Task details:
Each and every line of the data must appear exactly as given.

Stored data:
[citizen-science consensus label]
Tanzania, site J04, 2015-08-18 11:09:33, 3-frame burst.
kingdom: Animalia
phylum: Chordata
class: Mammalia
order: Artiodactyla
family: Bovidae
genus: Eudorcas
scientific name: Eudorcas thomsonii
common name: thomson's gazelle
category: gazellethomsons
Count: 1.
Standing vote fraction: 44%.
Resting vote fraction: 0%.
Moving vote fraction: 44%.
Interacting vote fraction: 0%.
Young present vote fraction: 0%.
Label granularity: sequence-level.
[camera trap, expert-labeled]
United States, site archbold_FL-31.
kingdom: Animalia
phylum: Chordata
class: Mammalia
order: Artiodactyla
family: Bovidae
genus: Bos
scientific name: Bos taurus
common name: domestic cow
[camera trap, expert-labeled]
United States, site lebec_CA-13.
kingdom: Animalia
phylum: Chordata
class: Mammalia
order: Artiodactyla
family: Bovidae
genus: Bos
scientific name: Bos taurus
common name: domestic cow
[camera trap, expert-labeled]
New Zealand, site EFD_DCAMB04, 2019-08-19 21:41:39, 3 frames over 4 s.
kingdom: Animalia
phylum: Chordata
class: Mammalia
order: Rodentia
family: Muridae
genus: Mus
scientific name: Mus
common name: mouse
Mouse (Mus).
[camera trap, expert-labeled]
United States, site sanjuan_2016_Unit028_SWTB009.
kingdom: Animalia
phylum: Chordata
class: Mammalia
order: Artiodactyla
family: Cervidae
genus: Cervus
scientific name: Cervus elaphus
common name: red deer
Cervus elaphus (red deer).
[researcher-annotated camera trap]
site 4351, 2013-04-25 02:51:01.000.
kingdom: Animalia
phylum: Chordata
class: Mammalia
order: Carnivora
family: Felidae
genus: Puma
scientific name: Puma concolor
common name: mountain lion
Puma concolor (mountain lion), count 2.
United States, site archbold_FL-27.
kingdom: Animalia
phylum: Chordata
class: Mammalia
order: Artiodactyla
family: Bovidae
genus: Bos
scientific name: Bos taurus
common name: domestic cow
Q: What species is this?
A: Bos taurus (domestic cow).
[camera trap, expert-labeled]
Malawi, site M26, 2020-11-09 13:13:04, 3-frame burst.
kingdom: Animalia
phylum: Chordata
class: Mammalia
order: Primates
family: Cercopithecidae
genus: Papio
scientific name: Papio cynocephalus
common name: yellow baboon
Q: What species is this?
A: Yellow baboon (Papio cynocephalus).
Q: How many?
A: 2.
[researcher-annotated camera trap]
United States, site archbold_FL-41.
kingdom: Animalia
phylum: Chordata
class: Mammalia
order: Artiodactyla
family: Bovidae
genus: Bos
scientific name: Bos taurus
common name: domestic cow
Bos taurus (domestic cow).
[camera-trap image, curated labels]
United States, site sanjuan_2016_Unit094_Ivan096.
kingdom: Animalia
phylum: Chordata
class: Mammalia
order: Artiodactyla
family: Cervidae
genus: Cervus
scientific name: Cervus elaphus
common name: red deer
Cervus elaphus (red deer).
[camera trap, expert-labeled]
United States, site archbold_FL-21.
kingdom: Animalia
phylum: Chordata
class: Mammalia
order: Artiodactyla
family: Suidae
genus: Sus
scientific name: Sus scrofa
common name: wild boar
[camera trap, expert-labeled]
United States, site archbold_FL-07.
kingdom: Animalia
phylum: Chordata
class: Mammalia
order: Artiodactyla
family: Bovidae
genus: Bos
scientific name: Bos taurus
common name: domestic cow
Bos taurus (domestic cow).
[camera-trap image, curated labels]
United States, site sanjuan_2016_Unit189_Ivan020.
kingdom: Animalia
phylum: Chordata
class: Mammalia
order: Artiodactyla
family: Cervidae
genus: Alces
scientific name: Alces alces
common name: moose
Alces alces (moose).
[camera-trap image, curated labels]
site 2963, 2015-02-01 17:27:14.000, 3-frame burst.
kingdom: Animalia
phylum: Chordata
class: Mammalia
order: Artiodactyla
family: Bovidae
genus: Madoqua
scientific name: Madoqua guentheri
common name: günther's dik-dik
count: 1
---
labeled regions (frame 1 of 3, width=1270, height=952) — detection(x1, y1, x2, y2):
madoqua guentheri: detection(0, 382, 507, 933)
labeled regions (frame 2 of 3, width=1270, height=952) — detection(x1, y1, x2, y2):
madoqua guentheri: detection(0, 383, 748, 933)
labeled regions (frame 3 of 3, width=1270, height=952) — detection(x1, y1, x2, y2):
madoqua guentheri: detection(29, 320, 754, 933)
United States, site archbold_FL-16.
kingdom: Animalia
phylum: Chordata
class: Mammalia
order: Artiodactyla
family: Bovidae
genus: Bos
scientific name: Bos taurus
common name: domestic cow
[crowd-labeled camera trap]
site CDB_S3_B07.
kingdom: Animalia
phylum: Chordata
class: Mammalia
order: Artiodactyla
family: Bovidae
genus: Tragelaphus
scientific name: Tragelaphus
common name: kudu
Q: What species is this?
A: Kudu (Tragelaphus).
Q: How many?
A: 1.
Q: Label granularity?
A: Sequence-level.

Your response:
[citizen-science consensus label]
Tanzania, site J04, 2015-08-18 11:09:33, 3-frame burst.
kingdom: Animalia
phylum: Chordata
class: Mammalia
order: Artiodactyla
family: Bovidae
genus: Eudorcas
scientific name: Eudorcas thomsonii
common name: thomson's gazelle
category: gazellethomsons
Count: 1.
Standing vote fraction: 44%.
Resting vote fraction: 0%.
Moving vote fraction: 44%.
Interacting vote fraction: 0%.
Young present vote fraction: 0%.
Label granularity: sequence-level.
[camera trap, expert-labeled]
United States, site archbold_FL-31.
kingdom: Animalia
phylum: Chordata
class: Mammalia
order: Artiodactyla
family: Bovidae
genus: Bos
scientific name: Bos taurus
common name: domestic cow
[camera trap, expert-labeled]
United States, site lebec_CA-13.
kingdom: Animalia
phylum: Chordata
class: Mammalia
order: Artiodactyla
family: Bovidae
genus: Bos
scientific name: Bos taurus
common name: domestic cow
[camera trap, expert-labeled]
New Zealand, site EFD_DCAMB04, 2019-08-19 21:41:39, 3 frames over 4 s.
kingdom: Animalia
phylum: Chordata
class: Mammalia
order: Rodentia
family: Muridae
genus: Mus
scientific name: Mus
common name: mouse
Mouse (Mus).
[camera trap, expert-labeled]
United States, site sanjuan_2016_Unit028_SWTB009.
kingdom: Animalia
phylum: Chordata
class: Mammalia
order: Artiodactyla
family: Cervidae
genus: Cervus
scientific name: Cervus elaphus
common name: red deer
Cervus elaphus (red deer).
[researcher-annotated camera trap]
site 4351, 2013-04-25 02:51:01.000.
kingdom: Animalia
phylum: Chordata
class: Mammalia
order: Carnivora
family: Felidae
genus: Puma
scientific name: Puma concolor
common name: mountain lion
Puma concolor (mountain lion), count 2.
United States, site archbold_FL-27.
kingdom: Animalia
phylum: Chordata
class: Mammalia
order: Artiodactyla
family: Bovidae
genus: Bos
scientific name: Bos taurus
common name: domestic cow
Q: What species is this?
A: Bos taurus (domestic cow).
[camera trap, expert-labeled]
Malawi, site M26, 2020-11-09 13:13:04, 3-frame burst.
kingdom: Animalia
phylum: Chordata
class: Mammalia
order: Primates
family: Cercopithecidae
genus: Papio
scientific name: Papio cynocephalus
common name: yellow baboon
Q: What species is this?
A: Yellow baboon (Papio cynocephalus).
Q: How many?
A: 2.
[researcher-annotated camera trap]
United States, site archbold_FL-41.
kingdom: Animalia
phylum: Chordata
class: Mammalia
order: Artiodactyla
family: Bovidae
genus: Bos
scientific name: Bos taurus
common name: domestic cow
Bos taurus (domestic cow).
[camera-trap image, curated labels]
United States, site sanjuan_2016_Unit094_Ivan096.
kingdom: Animalia
phylum: Chordata
class: Mammalia
order: Artiodactyla
family: Cervidae
genus: Cervus
scientific name: Cervus elaphus
common name: red deer
Cervus elaphus (red deer).
[camera trap, expert-labeled]
United States, site archbold_FL-21.
kingdom: Animalia
phylum: Chordata
class: Mammalia
order: Artiodactyla
family: Suidae
genus: Sus
scientific name: Sus scrofa
common name: wild boar
[camera trap, expert-labeled]
United States, site archbold_FL-07.
kingdom: Animalia
phylum: Chordata
class: Mammalia
order: Artiodactyla
family: Bovidae
genus: Bos
scientific name: Bos taurus
common name: domestic cow
Bos taurus (domestic cow).
[camera-trap image, curated labels]
United States, site sanjuan_2016_Unit189_Ivan020.
kingdom: Animalia
phylum: Chordata
class: Mammalia
order: Artiodactyla
family: Cervidae
genus: Alces
scientific name: Alces alces
common name: moose
Alces alces (moose).
[camera-trap image, curated labels]
site 2963, 2015-02-01 17:27:14.000, 3-frame burst.
kingdom: Animalia
phylum: Chordata
class: Mammalia
order: Artiodactyla
family: Bovidae
genus: Madoqua
scientific name: Madoqua guentheri
common name: günther's dik-dik
count: 1
---
labeled regions (frame 1 of 3, width=1270, height=952) — detection(x1, y1, x2, y2):
madoqua guentheri: detection(0, 382, 507, 933)
labeled regions (frame 2 of 3, width=1270, height=952) — detection(x1, y1, x2, y2):
madoqua guentheri: detection(0, 383, 748, 933)
labeled regions (frame 3 of 3, width=1270, height=952) — detection(x1, y1, x2, y2):
madoqua guentheri: detection(29, 320, 754, 933)
United States, site archbold_FL-16.
kingdom: Animalia
phylum: Chordata
class: Mammalia
order: Artiodactyla
family: Bovidae
genus: Bos
scientific name: Bos taurus
common name: domestic cow
[crowd-labeled camera trap]
site CDB_S3_B07.
kingdom: Animalia
phylum: Chordata
class: Mammalia
order: Artiodactyla
family: Bovidae
genus: Tragelaphus
scientific name: Tragelaphus
common name: kudu
Q: What species is this?
A: Kudu (Tragelaphus).
Q: How many?
A: 1.
Q: Label granularity?
A: Sequence-level.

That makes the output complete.